GIVEN REQUEST
From the line with "Across the options" through the final line, please write out the listing exactly, including both of those lines.

Scene-based spatial questions:
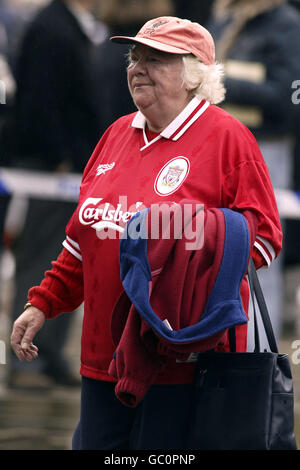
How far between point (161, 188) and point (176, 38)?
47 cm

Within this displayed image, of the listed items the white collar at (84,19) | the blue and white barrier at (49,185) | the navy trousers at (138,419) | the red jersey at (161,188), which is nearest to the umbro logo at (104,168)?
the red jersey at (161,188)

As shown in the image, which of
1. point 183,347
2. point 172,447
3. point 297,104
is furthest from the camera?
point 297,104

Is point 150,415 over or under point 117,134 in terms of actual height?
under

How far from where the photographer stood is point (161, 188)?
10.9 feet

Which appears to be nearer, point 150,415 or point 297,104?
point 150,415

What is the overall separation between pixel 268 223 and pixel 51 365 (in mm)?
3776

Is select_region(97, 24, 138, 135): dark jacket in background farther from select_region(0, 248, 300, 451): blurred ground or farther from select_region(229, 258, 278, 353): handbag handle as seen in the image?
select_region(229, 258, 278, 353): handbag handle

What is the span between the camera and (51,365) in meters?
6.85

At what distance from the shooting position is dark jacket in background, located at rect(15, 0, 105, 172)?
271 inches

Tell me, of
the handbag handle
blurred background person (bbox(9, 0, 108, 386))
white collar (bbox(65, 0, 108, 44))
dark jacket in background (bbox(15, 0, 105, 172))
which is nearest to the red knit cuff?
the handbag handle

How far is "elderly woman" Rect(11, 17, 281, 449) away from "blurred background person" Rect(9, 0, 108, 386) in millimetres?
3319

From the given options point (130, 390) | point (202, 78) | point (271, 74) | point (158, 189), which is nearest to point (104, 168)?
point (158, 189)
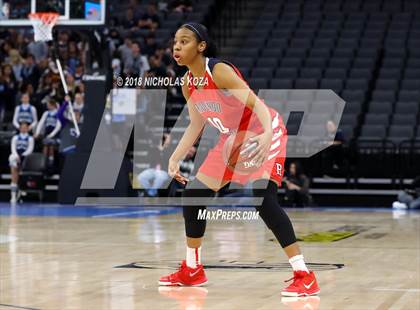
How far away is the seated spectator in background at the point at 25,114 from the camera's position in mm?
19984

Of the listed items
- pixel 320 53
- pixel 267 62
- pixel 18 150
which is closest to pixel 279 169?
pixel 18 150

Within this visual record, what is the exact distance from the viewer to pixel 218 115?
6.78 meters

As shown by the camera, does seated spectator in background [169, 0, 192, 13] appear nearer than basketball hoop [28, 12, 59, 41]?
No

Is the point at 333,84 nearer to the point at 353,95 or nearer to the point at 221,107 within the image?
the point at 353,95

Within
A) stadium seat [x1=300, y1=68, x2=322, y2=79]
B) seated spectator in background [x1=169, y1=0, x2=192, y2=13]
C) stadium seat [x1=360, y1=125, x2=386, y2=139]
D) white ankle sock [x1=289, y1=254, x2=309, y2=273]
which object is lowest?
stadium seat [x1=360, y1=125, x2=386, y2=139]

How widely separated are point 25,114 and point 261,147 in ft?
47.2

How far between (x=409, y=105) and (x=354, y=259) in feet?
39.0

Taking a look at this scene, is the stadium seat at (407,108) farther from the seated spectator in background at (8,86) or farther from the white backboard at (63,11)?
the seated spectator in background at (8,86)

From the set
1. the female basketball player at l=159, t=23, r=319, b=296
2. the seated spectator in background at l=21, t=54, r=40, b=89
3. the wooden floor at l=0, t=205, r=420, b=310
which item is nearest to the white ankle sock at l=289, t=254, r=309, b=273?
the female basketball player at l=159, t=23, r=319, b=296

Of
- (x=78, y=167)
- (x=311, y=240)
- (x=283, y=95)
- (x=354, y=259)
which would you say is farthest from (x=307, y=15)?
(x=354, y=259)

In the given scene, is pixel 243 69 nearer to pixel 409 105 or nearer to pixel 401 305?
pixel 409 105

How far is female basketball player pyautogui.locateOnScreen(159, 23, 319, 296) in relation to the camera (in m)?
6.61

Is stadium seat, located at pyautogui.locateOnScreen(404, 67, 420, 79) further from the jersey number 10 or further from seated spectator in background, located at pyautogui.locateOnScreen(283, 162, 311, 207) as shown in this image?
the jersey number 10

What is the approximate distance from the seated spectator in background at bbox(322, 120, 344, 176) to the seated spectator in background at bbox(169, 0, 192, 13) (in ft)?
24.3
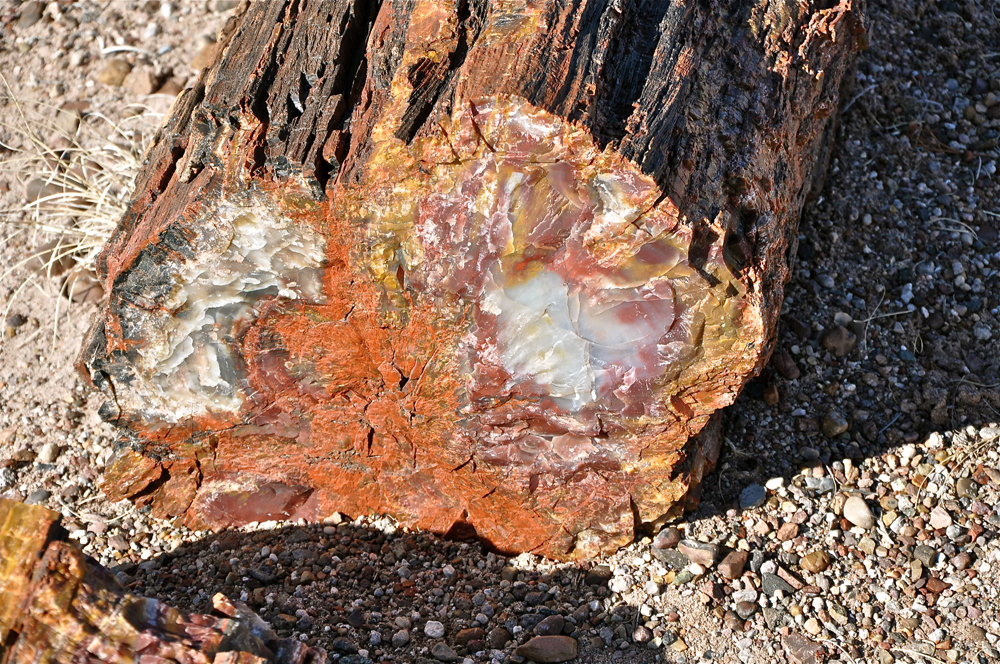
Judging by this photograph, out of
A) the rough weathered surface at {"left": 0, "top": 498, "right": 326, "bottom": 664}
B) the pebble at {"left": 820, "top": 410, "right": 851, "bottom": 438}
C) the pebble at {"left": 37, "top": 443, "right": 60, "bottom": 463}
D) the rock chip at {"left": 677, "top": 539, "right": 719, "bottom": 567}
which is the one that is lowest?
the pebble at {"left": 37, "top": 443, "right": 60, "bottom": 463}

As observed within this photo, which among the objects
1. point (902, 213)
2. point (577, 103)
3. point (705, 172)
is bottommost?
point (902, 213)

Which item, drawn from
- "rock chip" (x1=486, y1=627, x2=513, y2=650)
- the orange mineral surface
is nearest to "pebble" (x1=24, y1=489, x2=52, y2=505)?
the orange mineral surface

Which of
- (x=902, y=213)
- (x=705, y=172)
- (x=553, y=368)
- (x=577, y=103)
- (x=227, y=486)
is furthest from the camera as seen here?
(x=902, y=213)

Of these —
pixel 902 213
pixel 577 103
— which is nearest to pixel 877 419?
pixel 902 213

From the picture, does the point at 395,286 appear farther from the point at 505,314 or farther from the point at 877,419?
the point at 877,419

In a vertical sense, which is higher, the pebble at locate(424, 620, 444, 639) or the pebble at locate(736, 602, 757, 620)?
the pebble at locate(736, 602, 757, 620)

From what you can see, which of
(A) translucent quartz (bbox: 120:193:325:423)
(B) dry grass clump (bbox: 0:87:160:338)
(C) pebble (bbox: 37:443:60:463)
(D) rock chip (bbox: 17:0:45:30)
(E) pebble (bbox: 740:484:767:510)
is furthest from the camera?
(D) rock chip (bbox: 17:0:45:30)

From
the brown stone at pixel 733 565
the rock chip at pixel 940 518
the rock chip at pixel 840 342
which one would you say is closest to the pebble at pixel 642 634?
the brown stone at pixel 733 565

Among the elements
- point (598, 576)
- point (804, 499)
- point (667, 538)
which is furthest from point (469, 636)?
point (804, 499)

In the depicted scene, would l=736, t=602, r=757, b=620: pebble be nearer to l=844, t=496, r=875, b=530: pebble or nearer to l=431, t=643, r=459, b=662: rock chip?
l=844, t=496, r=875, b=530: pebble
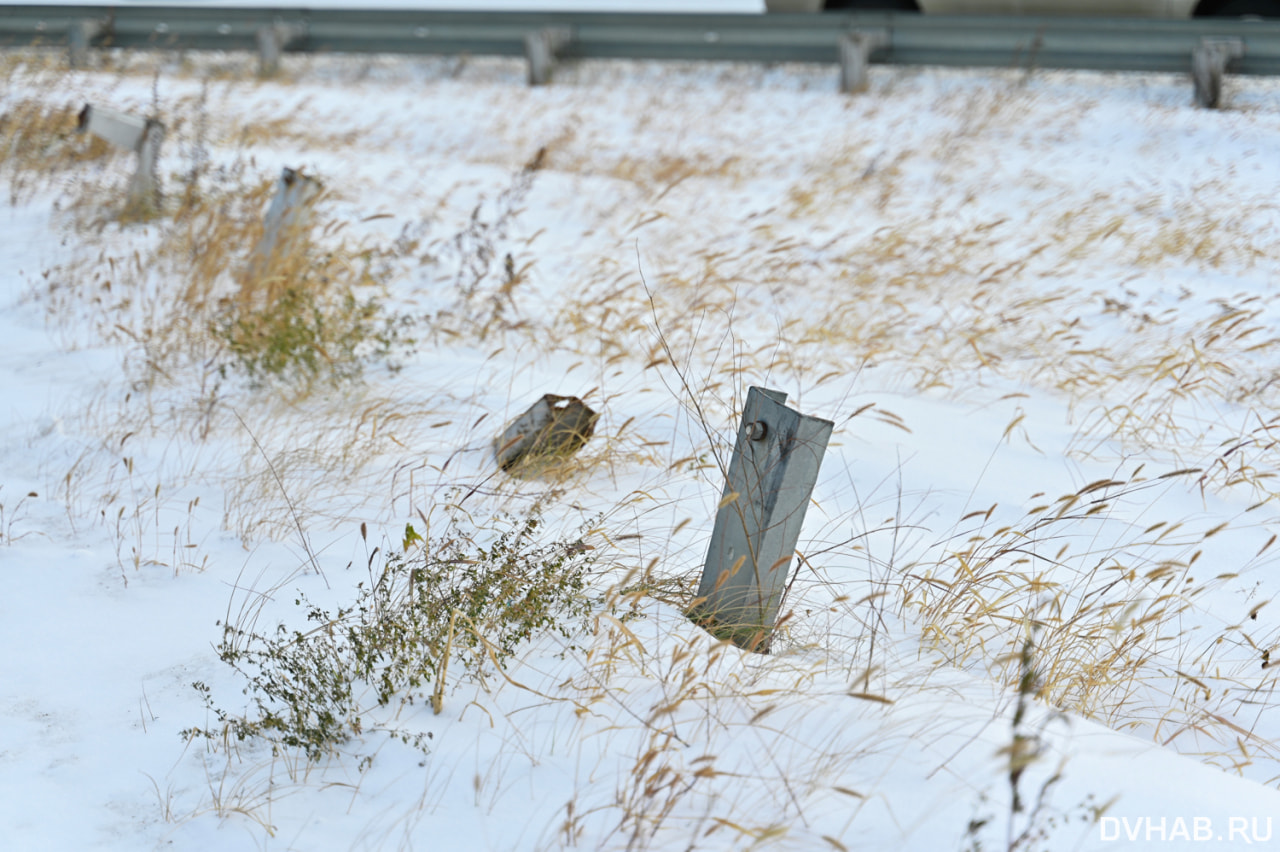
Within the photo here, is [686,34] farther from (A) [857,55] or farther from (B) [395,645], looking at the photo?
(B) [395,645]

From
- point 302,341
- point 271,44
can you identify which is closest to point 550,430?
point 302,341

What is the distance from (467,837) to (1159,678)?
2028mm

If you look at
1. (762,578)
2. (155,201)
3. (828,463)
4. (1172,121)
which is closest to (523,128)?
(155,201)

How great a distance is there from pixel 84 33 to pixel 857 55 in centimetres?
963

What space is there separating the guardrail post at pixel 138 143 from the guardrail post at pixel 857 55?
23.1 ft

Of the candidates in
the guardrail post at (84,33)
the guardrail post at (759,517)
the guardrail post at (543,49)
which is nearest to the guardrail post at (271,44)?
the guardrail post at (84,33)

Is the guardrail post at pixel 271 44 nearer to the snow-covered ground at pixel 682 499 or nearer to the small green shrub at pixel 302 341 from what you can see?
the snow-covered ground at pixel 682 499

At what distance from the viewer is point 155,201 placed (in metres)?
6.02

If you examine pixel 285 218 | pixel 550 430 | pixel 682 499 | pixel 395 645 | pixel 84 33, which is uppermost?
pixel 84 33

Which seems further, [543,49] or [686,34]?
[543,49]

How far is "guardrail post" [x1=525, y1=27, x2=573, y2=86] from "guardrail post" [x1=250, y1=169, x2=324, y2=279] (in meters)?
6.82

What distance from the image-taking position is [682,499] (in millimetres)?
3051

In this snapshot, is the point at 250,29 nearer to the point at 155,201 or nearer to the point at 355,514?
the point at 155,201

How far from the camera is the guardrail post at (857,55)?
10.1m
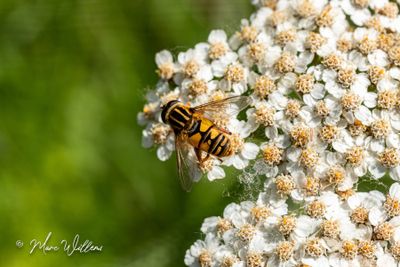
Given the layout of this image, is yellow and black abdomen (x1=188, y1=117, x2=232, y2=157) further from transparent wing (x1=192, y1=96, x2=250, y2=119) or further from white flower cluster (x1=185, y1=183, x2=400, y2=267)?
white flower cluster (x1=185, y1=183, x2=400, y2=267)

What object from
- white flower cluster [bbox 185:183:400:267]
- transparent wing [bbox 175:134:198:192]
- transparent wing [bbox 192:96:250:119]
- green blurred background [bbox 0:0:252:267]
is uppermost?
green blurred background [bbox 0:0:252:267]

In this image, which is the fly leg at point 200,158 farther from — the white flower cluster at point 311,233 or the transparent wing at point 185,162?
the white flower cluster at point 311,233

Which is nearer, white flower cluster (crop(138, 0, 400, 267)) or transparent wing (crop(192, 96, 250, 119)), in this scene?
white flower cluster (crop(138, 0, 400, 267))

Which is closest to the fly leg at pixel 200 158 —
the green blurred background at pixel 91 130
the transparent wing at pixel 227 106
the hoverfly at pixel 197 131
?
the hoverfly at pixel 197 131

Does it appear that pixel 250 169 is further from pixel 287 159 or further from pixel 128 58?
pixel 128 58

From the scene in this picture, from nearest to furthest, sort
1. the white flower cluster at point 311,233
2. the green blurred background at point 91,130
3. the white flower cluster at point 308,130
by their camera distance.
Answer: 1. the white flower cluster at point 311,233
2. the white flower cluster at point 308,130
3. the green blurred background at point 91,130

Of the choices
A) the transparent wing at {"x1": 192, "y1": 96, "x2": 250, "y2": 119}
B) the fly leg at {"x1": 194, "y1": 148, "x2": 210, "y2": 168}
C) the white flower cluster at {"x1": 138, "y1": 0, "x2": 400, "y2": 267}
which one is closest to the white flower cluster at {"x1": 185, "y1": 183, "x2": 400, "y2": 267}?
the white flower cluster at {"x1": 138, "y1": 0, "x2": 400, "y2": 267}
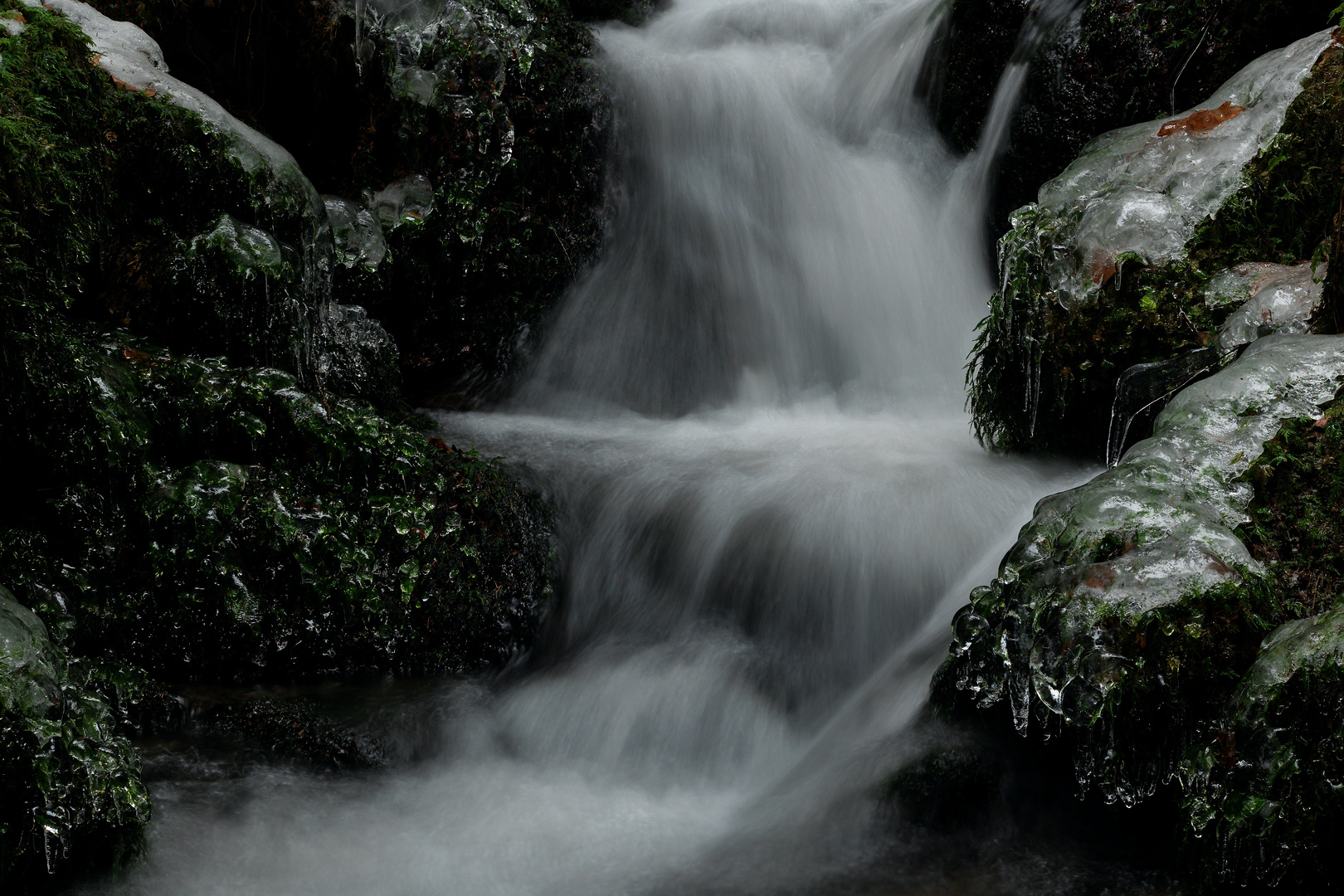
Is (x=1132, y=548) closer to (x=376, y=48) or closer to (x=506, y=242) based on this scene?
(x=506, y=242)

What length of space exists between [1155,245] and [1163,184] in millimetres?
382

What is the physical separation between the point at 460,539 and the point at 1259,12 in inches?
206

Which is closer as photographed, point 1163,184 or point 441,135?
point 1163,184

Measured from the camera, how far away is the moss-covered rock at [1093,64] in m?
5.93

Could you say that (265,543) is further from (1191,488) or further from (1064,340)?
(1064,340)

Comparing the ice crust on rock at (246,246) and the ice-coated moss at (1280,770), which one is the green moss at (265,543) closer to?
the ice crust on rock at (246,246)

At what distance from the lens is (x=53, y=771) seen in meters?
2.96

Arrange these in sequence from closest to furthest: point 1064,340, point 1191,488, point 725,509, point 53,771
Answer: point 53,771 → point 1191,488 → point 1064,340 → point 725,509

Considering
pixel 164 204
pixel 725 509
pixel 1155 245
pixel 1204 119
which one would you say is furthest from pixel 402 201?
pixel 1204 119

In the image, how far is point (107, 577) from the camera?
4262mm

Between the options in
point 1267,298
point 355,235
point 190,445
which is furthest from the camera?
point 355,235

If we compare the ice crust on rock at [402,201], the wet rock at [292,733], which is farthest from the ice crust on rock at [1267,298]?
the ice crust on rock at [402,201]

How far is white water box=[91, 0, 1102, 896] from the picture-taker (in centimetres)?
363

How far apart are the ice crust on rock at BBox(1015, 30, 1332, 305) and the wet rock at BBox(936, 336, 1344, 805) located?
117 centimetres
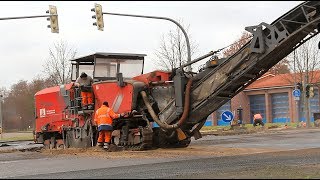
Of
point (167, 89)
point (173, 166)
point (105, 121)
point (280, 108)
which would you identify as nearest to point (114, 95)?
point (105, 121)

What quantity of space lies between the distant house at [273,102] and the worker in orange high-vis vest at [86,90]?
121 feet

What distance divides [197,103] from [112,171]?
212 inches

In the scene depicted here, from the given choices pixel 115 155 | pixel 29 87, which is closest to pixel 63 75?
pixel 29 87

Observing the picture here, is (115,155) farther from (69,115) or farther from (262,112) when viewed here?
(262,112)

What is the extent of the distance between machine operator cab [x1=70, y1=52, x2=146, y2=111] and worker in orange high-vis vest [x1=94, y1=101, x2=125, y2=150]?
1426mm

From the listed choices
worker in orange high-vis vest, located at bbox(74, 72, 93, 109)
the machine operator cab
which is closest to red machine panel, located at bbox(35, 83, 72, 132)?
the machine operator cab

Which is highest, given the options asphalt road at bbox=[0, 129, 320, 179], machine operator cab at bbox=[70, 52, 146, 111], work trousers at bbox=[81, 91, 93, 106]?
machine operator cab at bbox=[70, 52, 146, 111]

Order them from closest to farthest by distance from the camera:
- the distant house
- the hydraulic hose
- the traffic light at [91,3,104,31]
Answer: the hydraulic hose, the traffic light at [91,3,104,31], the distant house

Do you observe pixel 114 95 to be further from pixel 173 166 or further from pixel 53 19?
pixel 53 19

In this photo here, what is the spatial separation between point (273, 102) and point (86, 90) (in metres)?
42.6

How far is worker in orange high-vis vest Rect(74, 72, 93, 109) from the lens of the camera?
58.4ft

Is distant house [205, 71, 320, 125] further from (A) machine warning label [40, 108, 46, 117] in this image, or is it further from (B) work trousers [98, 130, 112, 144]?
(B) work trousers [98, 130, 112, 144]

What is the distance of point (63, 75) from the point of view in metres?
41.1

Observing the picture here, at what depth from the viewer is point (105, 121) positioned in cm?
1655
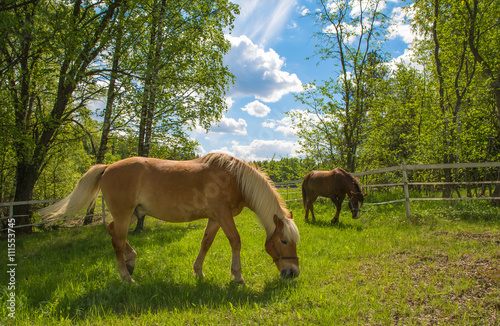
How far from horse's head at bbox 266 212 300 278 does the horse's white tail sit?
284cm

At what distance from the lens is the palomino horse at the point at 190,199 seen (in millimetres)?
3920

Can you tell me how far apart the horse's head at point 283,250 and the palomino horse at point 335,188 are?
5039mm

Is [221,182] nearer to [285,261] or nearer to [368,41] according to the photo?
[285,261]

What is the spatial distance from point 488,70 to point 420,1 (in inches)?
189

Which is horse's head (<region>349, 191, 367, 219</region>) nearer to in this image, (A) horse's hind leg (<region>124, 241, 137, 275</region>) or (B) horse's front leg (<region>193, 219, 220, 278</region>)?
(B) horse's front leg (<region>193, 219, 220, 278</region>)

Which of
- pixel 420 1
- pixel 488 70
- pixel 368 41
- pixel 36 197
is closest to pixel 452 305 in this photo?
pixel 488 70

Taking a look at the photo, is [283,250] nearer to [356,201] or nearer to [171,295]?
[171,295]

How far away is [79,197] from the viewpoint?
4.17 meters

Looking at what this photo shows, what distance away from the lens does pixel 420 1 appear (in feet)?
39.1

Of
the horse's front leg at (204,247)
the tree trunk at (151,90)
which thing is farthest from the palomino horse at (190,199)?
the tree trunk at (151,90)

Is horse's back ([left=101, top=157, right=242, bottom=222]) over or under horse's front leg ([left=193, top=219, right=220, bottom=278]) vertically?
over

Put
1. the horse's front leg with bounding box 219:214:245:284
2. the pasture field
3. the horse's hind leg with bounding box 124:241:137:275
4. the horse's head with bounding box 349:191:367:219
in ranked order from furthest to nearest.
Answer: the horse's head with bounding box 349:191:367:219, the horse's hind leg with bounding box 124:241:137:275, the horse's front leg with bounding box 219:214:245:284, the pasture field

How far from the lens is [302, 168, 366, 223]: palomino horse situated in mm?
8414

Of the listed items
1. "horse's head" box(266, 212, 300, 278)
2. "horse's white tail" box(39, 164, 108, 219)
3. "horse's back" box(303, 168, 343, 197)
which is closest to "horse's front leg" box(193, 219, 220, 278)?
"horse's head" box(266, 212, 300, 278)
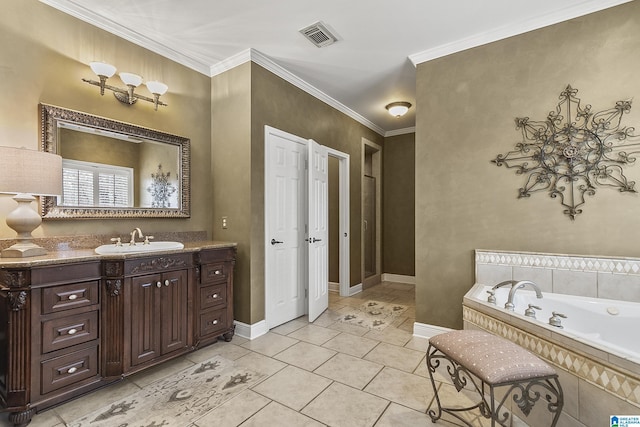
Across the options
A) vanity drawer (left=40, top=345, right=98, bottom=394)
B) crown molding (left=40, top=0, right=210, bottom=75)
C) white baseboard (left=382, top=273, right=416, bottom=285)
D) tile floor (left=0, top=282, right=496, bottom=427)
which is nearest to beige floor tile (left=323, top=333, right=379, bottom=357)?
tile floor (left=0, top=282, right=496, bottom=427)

SOLVED EXERCISE
Across the options
A) vanity drawer (left=40, top=345, right=98, bottom=394)
B) crown molding (left=40, top=0, right=210, bottom=75)
C) white baseboard (left=382, top=273, right=416, bottom=285)
D) tile floor (left=0, top=282, right=496, bottom=427)
which is nearest to beige floor tile (left=323, top=333, right=379, bottom=357)?
tile floor (left=0, top=282, right=496, bottom=427)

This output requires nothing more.